Recipe

Topic clustering with embeddings

Group unstructured text into coherent topics using embedding vectors and density-based clustering.

Overview

This recipe walks through converting a corpus of documents into embedding vectors, reducing dimensionality, and applying HDBSCAN to discover latent topic clusters without predefining the number of topics.

Ingredients

Raw text corpus (support tickets, reviews, transcripts)
Embedding model (text-embedding-3-small or local)
UMAP for dimensionality reduction
HDBSCAN for density-based clustering
c-TF-IDF for topic label extraction

Steps

Embed documents. Pass each document through your embedding model to produce a fixed-length vector.
Reduce dimensions.
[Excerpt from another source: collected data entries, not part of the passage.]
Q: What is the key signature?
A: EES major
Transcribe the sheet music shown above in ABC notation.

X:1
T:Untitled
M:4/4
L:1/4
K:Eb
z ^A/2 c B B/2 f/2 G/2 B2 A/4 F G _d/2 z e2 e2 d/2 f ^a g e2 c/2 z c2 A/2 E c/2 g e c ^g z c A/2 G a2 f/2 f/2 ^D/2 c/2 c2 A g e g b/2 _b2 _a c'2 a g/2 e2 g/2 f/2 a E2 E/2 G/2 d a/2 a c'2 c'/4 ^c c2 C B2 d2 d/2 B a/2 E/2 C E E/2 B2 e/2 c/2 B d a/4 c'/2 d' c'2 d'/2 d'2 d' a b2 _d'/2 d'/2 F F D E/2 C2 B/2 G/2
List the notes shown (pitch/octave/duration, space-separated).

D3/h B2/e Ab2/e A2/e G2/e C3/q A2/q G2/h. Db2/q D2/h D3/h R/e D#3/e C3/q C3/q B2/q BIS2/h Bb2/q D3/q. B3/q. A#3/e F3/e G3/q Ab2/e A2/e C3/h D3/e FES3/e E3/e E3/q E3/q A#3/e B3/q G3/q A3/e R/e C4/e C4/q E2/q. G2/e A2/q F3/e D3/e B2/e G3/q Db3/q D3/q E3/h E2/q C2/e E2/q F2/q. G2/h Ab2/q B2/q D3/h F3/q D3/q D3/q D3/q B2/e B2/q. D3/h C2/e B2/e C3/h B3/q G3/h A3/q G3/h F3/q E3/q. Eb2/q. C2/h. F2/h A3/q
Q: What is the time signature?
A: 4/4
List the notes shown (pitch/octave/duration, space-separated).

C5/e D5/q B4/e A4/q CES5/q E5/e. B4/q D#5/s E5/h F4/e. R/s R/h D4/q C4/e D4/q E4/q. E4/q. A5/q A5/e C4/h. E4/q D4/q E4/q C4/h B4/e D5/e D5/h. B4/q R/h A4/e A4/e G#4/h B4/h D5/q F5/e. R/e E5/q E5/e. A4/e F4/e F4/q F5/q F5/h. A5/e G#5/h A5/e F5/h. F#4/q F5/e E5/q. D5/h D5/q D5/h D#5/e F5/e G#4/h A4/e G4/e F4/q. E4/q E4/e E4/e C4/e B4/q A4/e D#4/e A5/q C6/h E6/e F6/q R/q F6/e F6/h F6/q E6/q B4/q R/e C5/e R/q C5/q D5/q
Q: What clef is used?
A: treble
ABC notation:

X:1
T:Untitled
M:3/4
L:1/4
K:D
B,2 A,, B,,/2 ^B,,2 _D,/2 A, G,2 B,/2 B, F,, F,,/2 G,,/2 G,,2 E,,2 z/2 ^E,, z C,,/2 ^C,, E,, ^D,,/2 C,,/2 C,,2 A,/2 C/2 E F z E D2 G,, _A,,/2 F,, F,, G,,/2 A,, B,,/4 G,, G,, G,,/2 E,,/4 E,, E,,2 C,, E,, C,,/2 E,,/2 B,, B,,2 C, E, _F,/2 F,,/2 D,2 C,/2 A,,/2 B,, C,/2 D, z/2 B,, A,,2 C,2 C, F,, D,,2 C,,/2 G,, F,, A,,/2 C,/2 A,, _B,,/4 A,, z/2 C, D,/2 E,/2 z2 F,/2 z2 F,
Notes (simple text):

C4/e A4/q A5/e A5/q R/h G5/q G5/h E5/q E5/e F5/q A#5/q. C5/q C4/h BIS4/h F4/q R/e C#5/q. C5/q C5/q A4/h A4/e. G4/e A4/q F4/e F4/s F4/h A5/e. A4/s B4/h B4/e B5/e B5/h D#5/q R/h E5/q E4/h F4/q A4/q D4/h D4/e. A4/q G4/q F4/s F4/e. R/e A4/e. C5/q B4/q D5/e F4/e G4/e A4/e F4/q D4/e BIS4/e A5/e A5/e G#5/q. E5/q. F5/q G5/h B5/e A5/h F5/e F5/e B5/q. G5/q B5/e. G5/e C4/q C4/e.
Use UMAP to project high-dimensional embeddings into a lower-dimensional space while preserving local structure.
Cluster. Run HDBSCAN on the reduced vectors. Tune min_cluster_size and min_samples to control granularity.
Label topics. Apply c-TF-IDF within each cluster to extract the most representative terms as topic labels.
Validate. Spot- check cluster coherence and adjust parameters iteratively.

Pro tip

If HDBSCAN labels too many documents as noise, lower min_cluster_size or increase the UMAP n_neighbors parameter to capture finer structure.